**Input records:**
........

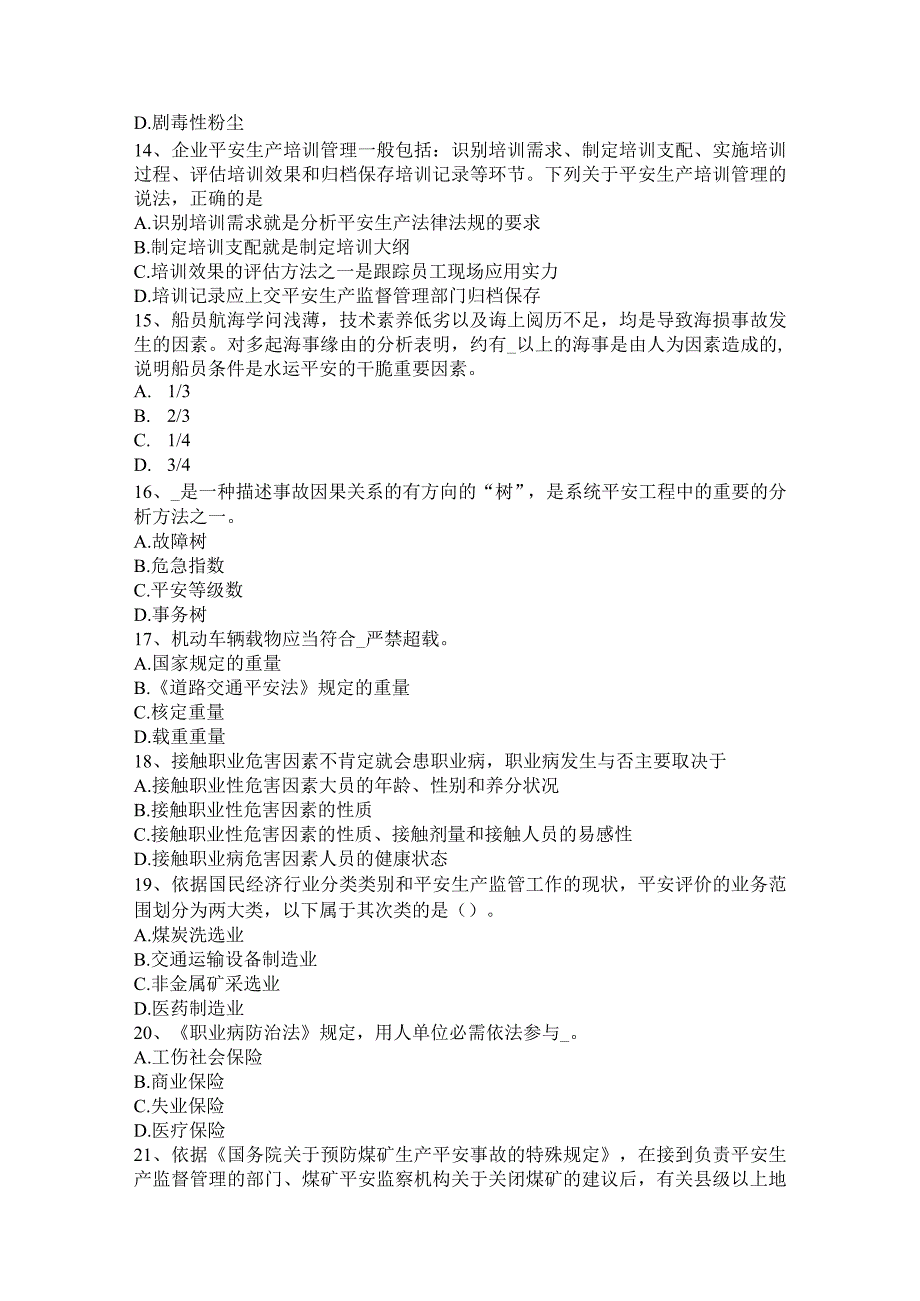 D.剧毒性粉尘
14、企业平安生产培训管理一般包括：识别培训需求、制定培训支配、实施培训过程、评估培训效果和归档保存培训记录等环节。下列关于平安生产培训管理的说法，正确的是
A.识别培训需求就是分析平安生产法律法规的要求
B.制定培训支配就是制定培训大纲
C.培训效果的评估方法之一是跟踪员工现场应用实力
D.培训记录应上交平安生产监督管理部门归档保存
15、船员航海学问浅薄，技术素养低劣以及诲上阅历不足，均是导致海损事故发生的因素。对多起海事缘由的分析表明，约有_以上的海事是由人为因素造成的,说明船员条件是水运平安的干脆重要因素。
A. 1/3
B. 2/3
C. 1/4
D. 3/4
16、_是一种描述事故因果关系的有方向的“树”，是系统平安工程中的重要的分析方法之一。
A.故障树
B.危急指数
C.平安等级数
D.事务树
17、机动车辆载物应当符合_严禁超载。
A.国家规定的重量
B.《道路交通平安法》规定的重量
C.核定重量
D.载重重量
18、接触职业危害因素不肯定就会患职业病，职业病发生与否主要取决于
A.接触职业性危害因素大员的年龄、性别和养分状况
B.接触职业性危害因素的性质
C.接触职业性危害因素的性质、接触剂量和接触人员的易感性
D.接触职业病危害因素人员的健康状态
19、依据国民经济行业分类类别和平安生产监管工作的现状，平安评价的业务范围划分为两大类，以下属于其次类的是（）。
A.煤炭洗选业
B.交通运输设备制造业
C.非金属矿采选业
D.医药制造业
20、《职业病防治法》规定，用人单位必需依法参与_。
A.工伤社会保险
B.商业保险
C.失业保险
D.医疗保险
21、依据《国务院关于预防煤矿生产平安事故的特殊规定》，在接到负责平安生产监督管理的部门、煤矿平安监察机构关于关闭煤矿的建议后，有关县级以上地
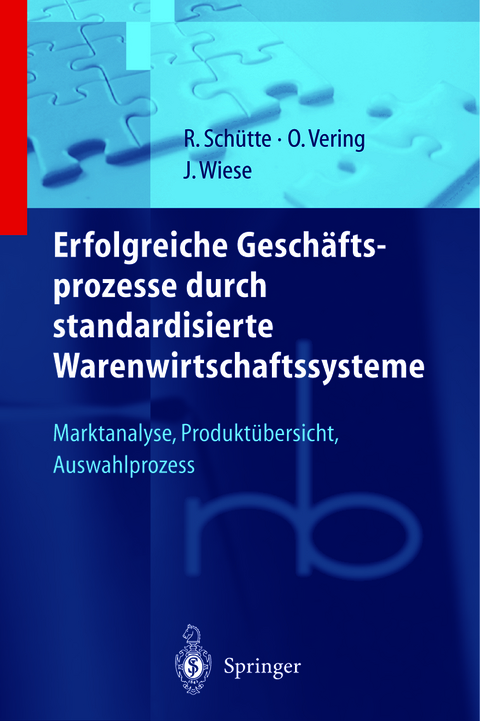 R. Schütte · O. Vering
J. Wiese

Erfolgreiche Geschäftsprozesse durch standardisierte Warenwirtschaftssysteme

Marktanalyse, Produktübersicht, Auswahlprozess

Springer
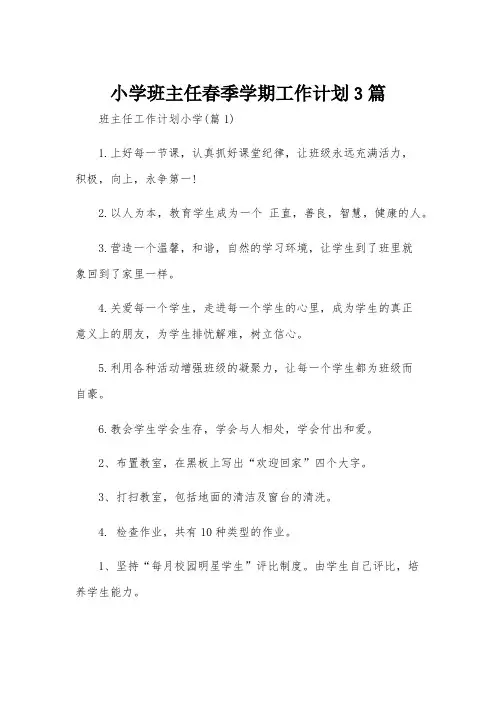 小学班主任春季学期工作计划3篇

班主任工作计划小学(篇1)

1.上好每一节课，认真抓好课堂纪律，让班级永远充满活力，积极，向上，永争第一!

2.以人为本，教育学生成为一个 正直，善良，智慧，健康的人。

3.营造一个温馨，和谐，自然的学习环境，让学生到了班里就象回到了家里一样。

4.关爱每一个学生，走进每一个学生的心里，成为学生的真正意义上的朋友，为学生排忧解难，树立信心。

5.利用各种活动增强班级的凝聚力，让每一个学生都为班级而自豪。

6.教会学生学会生存，学会与人相处，学会付出和爱。

2、布置教室，在黑板上写出“欢迎回家”四个大字。

3、打扫教室，包括地面的清洁及窗台的清洗。

4. 检查作业，共有10种类型的作业。

1、坚持“每月校园明星学生”评比制度。由学生自己评比，培养学生能力。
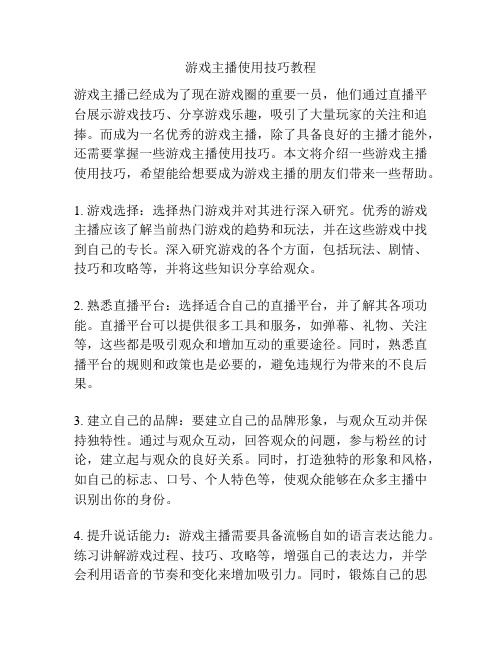 游戏主播使用技巧教程

游戏主播已经成为了现在游戏圈的重要一员，他们通过直播平台展示游戏技巧、分享游戏乐趣，吸引了大量玩家的关注和追捧。而成为一名优秀的游戏主播，除了具备良好的主播才能外，还需要掌握一些游戏主播使用技巧。本文将介绍一些游戏主播使用技巧，希望能给想要成为游戏主播的朋友们带来一些帮助。

1. 游戏选择：选择热门游戏并对其进行深入研究。优秀的游戏主播应该了解当前热门游戏的趋势和玩法，并在这些游戏中找到自己的专长。深入研究游戏的各个方面，包括玩法、剧情、技巧和攻略等，并将这些知识分享给观众。

2. 熟悉直播平台：选择适合自己的直播平台，并了解其各项功能。直播平台可以提供很多工具和服务，如弹幕、礼物、关注等，这些都是吸引观众和增加互动的重要途径。同时，熟悉直播平台的规则和政策也是必要的，避免违规行为带来的不良后果。

3. 建立自己的品牌：要建立自己的品牌形象，与观众互动并保持独特性。通过与观众互动，回答观众的问题，参与粉丝的讨论，建立起与观众的良好关系。同时，打造独特的形象和风格，如自己的标志、口号、个人特色等，使观众能够在众多主播中识别出你的身份。

4. 提升说话能力：游戏主播需要具备流畅自如的语言表达能力。练习讲解游戏过程、技巧、攻略等，增强自己的表达力，并学会利用语音的节奏和变化来增加吸引力。同时，锻炼自己的思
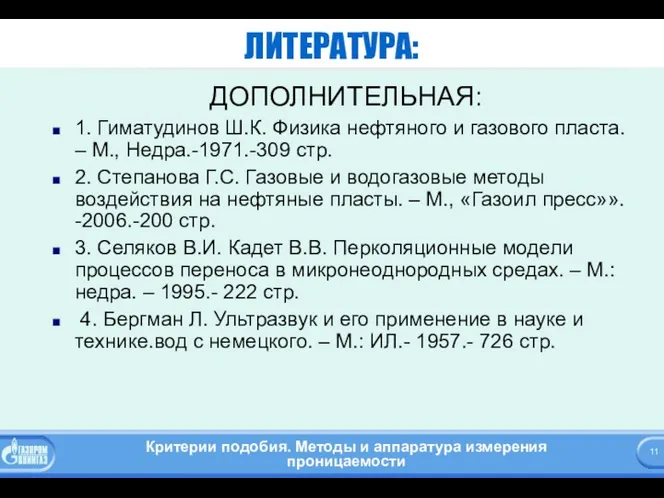 ЛИТЕРАТУРА:

ДОПОЛНИТЕЛЬНАЯ:

1. Гиматудинов Ш.К. Физика нефтяного и газового пласта. – М., Недра.-1971.-309 стр.

2. Степанова Г.С. Газовые и водогазовые методы воздействия на нефтяные пласты. – М., «Газоил пресс»». -2006.-200 стр.

3. Селяков В.И. Кадет В.В. Перколяционные модели процессов переноса в микронеоднородных средах. – М.: недра. – 1995.- 222 стр.

4. Бергман Л. Ультразвук и его применение в науке и технике.вод с немецкого. – М.: ИЛ.- 1957.- 726 стр.

ГАЗПРОМ ВНИИГАЗ

Критерии подобия. Методы и аппаратура измерения проницаемости

11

........

Omitting all pictures, restate exactly the lines of the material from its start through the line that contains "游戏主播已经成为了现在游戏圈".

**Answer to the exercise:**
 D.剧毒性粉尘
14、企业平安生产培训管理一般包括：识别培训需求、制定培训支配、实施培训过程、评估培训效果和归档保存培训记录等环节。下列关于平安生产培训管理的说法，正确的是
A.识别培训需求就是分析平安生产法律法规的要求
B.制定培训支配就是制定培训大纲
C.培训效果的评估方法之一是跟踪员工现场应用实力
D.培训记录应上交平安生产监督管理部门归档保存
15、船员航海学问浅薄，技术素养低劣以及诲上阅历不足，均是导致海损事故发生的因素。对多起海事缘由的分析表明，约有_以上的海事是由人为因素造成的,说明船员条件是水运平安的干脆重要因素。
A. 1/3
B. 2/3
C. 1/4
D. 3/4
16、_是一种描述事故因果关系的有方向的“树”，是系统平安工程中的重要的分析方法之一。
A.故障树
B.危急指数
C.平安等级数
D.事务树
17、机动车辆载物应当符合_严禁超载。
A.国家规定的重量
B.《道路交通平安法》规定的重量
C.核定重量
D.载重重量
18、接触职业危害因素不肯定就会患职业病，职业病发生与否主要取决于
A.接触职业性危害因素大员的年龄、性别和养分状况
B.接触职业性危害因素的性质
C.接触职业性危害因素的性质、接触剂量和接触人员的易感性
D.接触职业病危害因素人员的健康状态
19、依据国民经济行业分类类别和平安生产监管工作的现状，平安评价的业务范围划分为两大类，以下属于其次类的是（）。
A.煤炭洗选业
B.交通运输设备制造业
C.非金属矿采选业
D.医药制造业
20、《职业病防治法》规定，用人单位必需依法参与_。
A.工伤社会保险
B.商业保险
C.失业保险
D.医疗保险
21、依据《国务院关于预防煤矿生产平安事故的特殊规定》，在接到负责平安生产监督管理的部门、煤矿平安监察机构关于关闭煤矿的建议后，有关县级以上地
 R. Schütte · O. Vering
J. Wiese

Erfolgreiche Geschäftsprozesse durch standardisierte Warenwirtschaftssysteme

Marktanalyse, Produktübersicht, Auswahlprozess

Springer
 小学班主任春季学期工作计划3篇

班主任工作计划小学(篇1)

1.上好每一节课，认真抓好课堂纪律，让班级永远充满活力，积极，向上，永争第一!

2.以人为本，教育学生成为一个 正直，善良，智慧，健康的人。

3.营造一个温馨，和谐，自然的学习环境，让学生到了班里就象回到了家里一样。

4.关爱每一个学生，走进每一个学生的心里，成为学生的真正意义上的朋友，为学生排忧解难，树立信心。

5.利用各种活动增强班级的凝聚力，让每一个学生都为班级而自豪。

6.教会学生学会生存，学会与人相处，学会付出和爱。

2、布置教室，在黑板上写出“欢迎回家”四个大字。

3、打扫教室，包括地面的清洁及窗台的清洗。

4. 检查作业，共有10种类型的作业。

1、坚持“每月校园明星学生”评比制度。由学生自己评比，培养学生能力。
 游戏主播使用技巧教程

游戏主播已经成为了现在游戏圈的重要一员，他们通过直播平台展示游戏技巧、分享游戏乐趣，吸引了大量玩家的关注和追捧。而成为一名优秀的游戏主播，除了具备良好的主播才能外，还需要掌握一些游戏主播使用技巧。本文将介绍一些游戏主播使用技巧，希望能给想要成为游戏主播的朋友们带来一些帮助。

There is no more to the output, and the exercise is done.